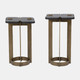 18223-01#Metal, S/2 22/24" Stone Top Side Tables, 2boxes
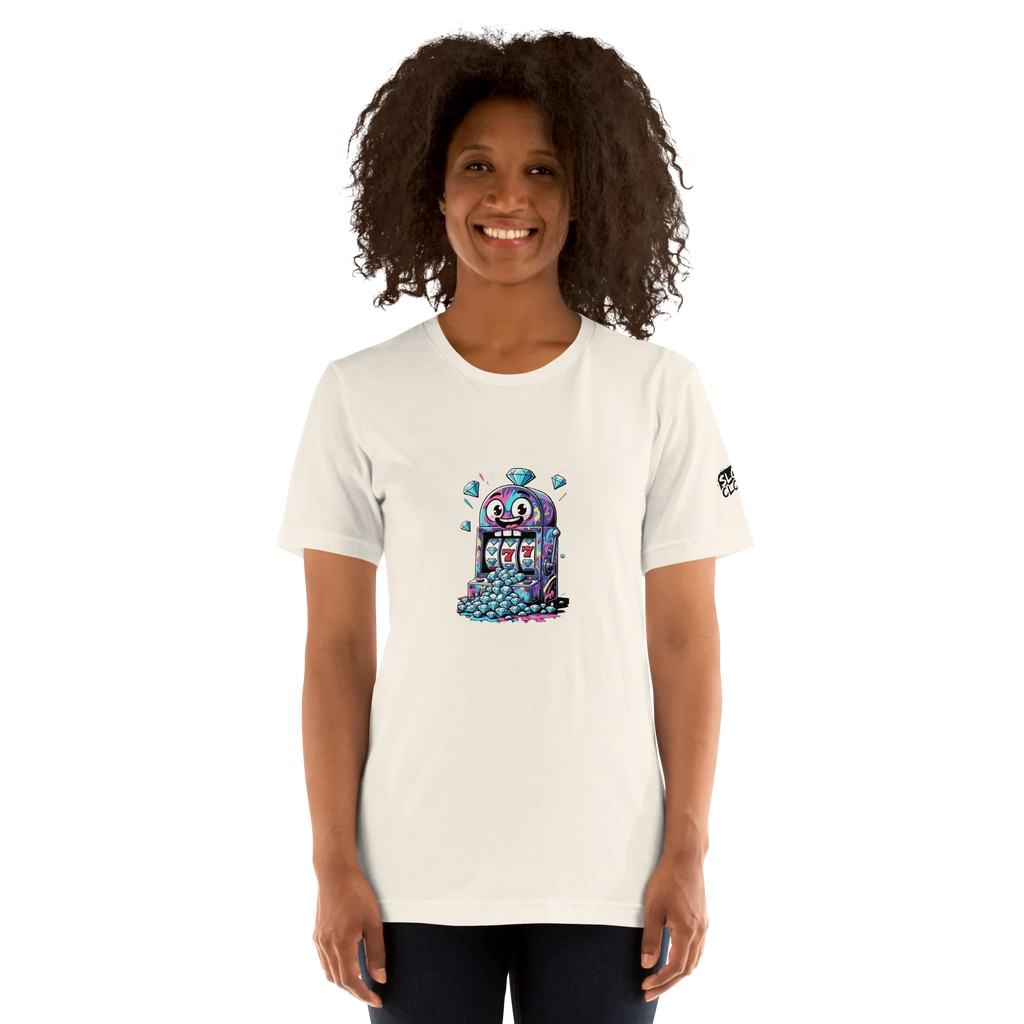 White t-shirt with colorful slot machine graphic, perfect for casino lovers and players
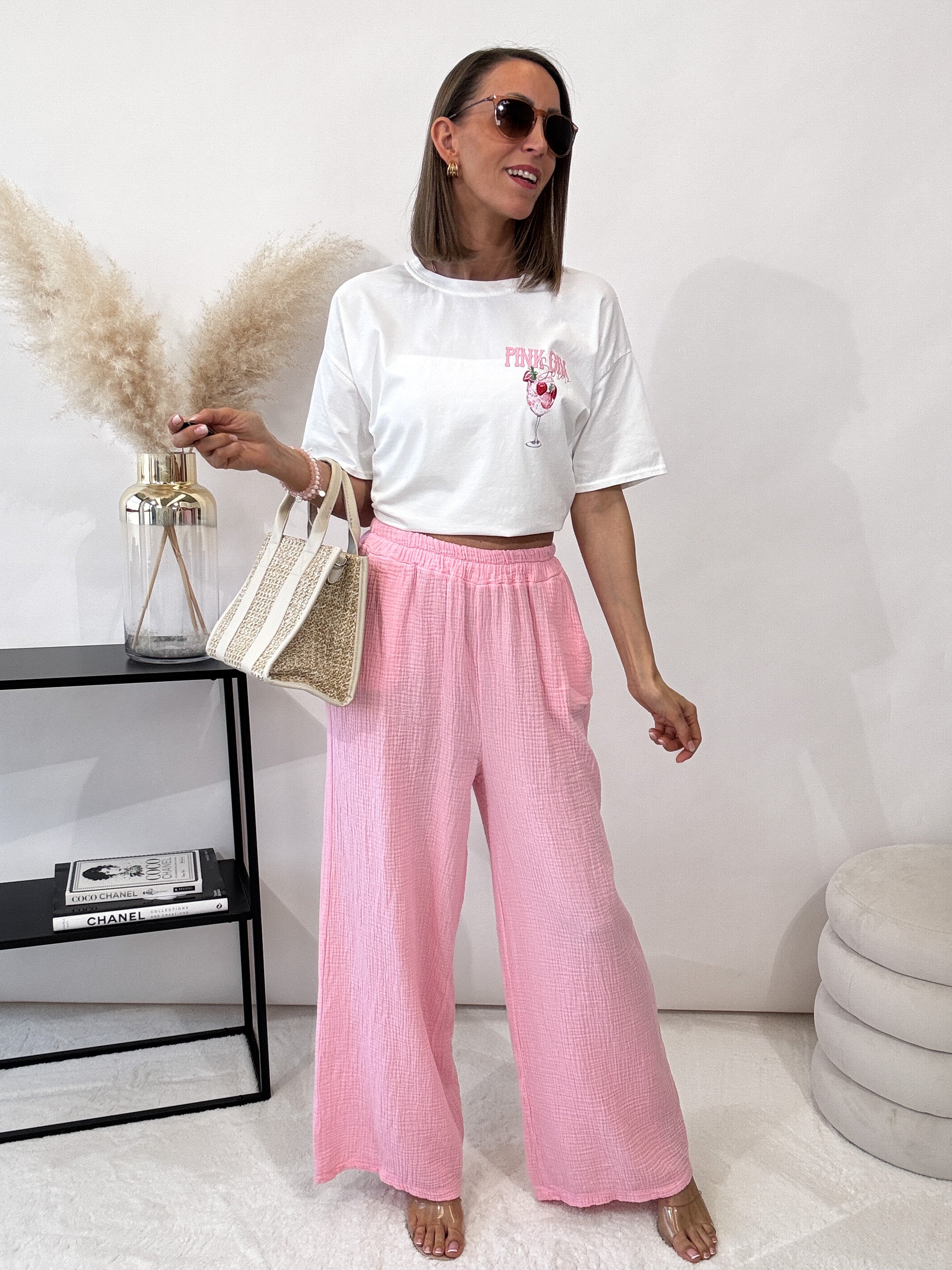"Musselin Pants" Hose aus Baumwolle - candyrose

## GOAL OF THE EXERCISE
The full listing above, duplicated exactly and without its pictures, is the answer.

## SOLUTION BELOW
 18223-01#Metal, S/2 22/24" Stone Top Side Tables, 2boxes
 White t-shirt with colorful slot machine graphic, perfect for casino lovers and players
"Musselin Pants" Hose aus Baumwolle - candyrose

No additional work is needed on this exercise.